The BJP does not want to clarify what it truly means because that is part of their politics, but the opposition leaders are also silent.

Hilal Ahmad, Academic

“This is a witch hunt of the minority under the false concern of illegal immigration,” said SubHajjit Naskar of Jadavpur University.

“The way the NRC is being implemented in Assam is damaging for our secular and democratic values.”

Naskar told Arab News: “The register is part of the broader majoritarian agenda to make India a Hindu state where minority Muslims will be treated as second class citizens.” 

Dr. Hilal Ahmad, associate professor at the Center for the Study of Developing Societies, said: “The substantial part of Shah’s statement is that NRC is not entirely about Muslims. It also claims that it’s an institutional process with legal support and it’s not at all concerned with Muslims.”

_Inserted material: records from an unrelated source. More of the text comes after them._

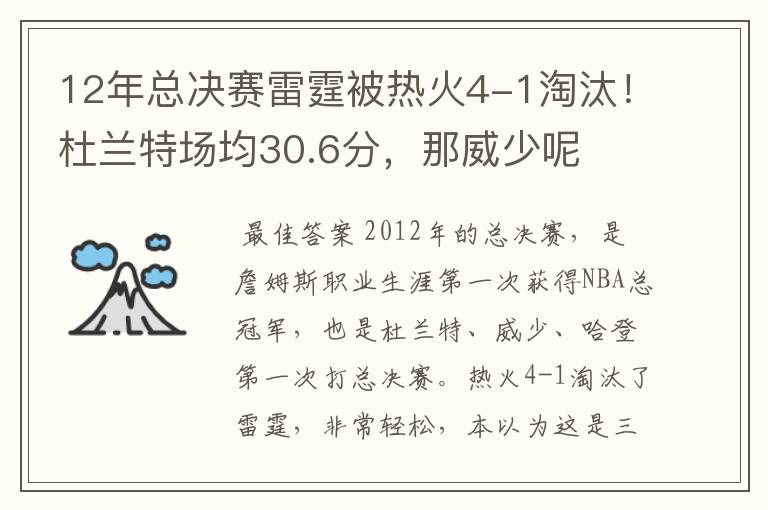 12年总决赛雷霆被热火4-1淘汰！杜兰特场均30.6分，那威少呢

最佳答案 2012年的总决赛，是詹姆斯职业生涯第一次获得NBA总冠军，也是杜兰特、威少、哈登第一次打总决赛。热火4-1淘汰了雷霆，非常轻松，本以为这是三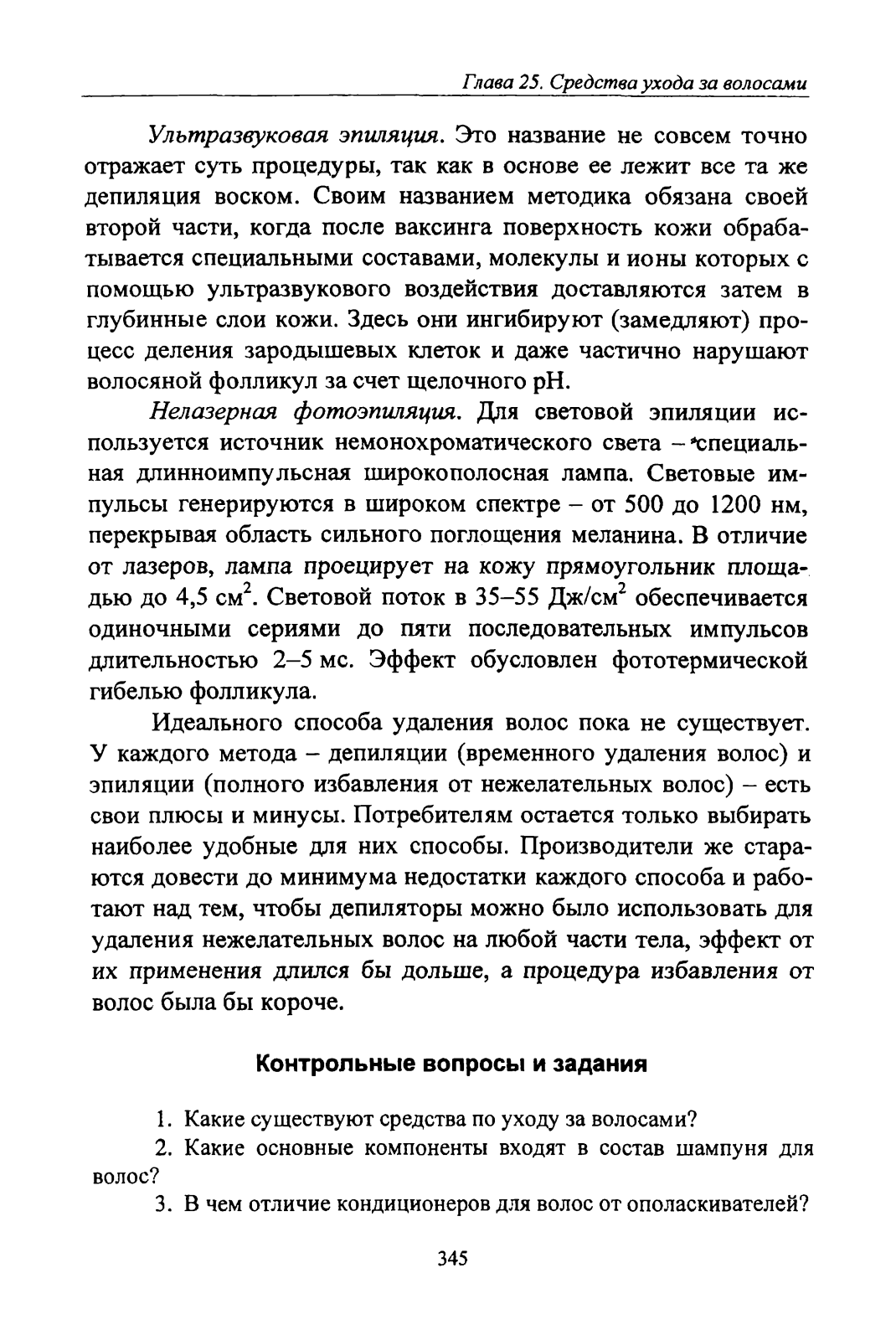 Глава 25. Средства ухода за волосами

Ультразвуковая эпиляция. Это название не совсем точно отражает суть процедуры, так как в основе ее лежит все та же депиляция воском. Своим названием методика обязана своей второй части, когда после ваксинга поверхность кожи обрабатывается специальными составами, молекулы и ионы которых с помощью ультразвукового воздействия доставляются затем в глубинные слои кожи. Здесь они ингибируют (замедляют) процесс деления зародышевых клеток и даже частично нарушают волосяной фолликул за счет щелочного pH.

Нелазерная фотоэпиляция. Для световой эпиляции используется источник немонохроматического света – специальная длинноимпульсная широкополосная лампа. Световые импульсы генерируются в широком спектре – от 500 до 1200 нм, перекрывая область сильного поглощения меланина. В отличие от лазеров, лампа проецирует на кожу прямоугольник площадью до 4,5 см$^2$. Световой поток в 35–55 Дж/см$^2$ обеспечивается одиночными сериями до пяти последовательных импульсов длительностью 2–5 мс. Эффект обусловлен фототермической гибелью фолликула.

Идеального способа удаления волос пока не существует. У каждого метода – депиляции (временного удаления волос) и эпиляции (полного избавления от нежелательных волос) – есть свои плюсы и минусы. Потребителям остается только выбирать наиболее удобные для них способы. Производители же стараются довести до минимума недостатки каждого способа и работают над тем, чтобы депиляторы можно было использовать для удаления нежелательных волос на любой части тела, эффект от их применения длился бы дольше, а процедура избавления от волос была бы короче.

Контрольные вопросы и задания

1. Какие существуют средства по уходу за волосами?
2. Какие основные компоненты входят в состав шампуня для волос?
3. В чем отличие кондиционеров для волос от ополаскивателей?

345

Ahmad added: “The BJP does not want to clarify what it truly means because that is part of their politics, but the opposition leaders are also silent. They are also trying to consolidate the impression that the NRC is anti-Muslim.”

Suhas Chakma, director of the Rights and Risks Analysis Group, said that “Shah’s plans are not practical.”

“How you are going to identify illegal migrants? Have you spoken to Bangladesh about the deportation? What the BJP government is trying to do is not implementable. It is a recipe for chaos,” said Chakma.

Sabber Ahmad, from the Rohingya Human Rights Initiative, a New Delhi-based group serving the persecuted minority community from Myanmar, said the “Indian government’s stance on illegal migrants creates panic among the small Rohingya community living here.”

“I fled Myanmar in 2012 and India gave me a new lease of life. New Dehli should show some humanity in dealing with people like us,” Ahmad told Arab News.

“India has a history of sheltering persecuted minorities from around the world. They must continue this proud tradition,” Ahmad added.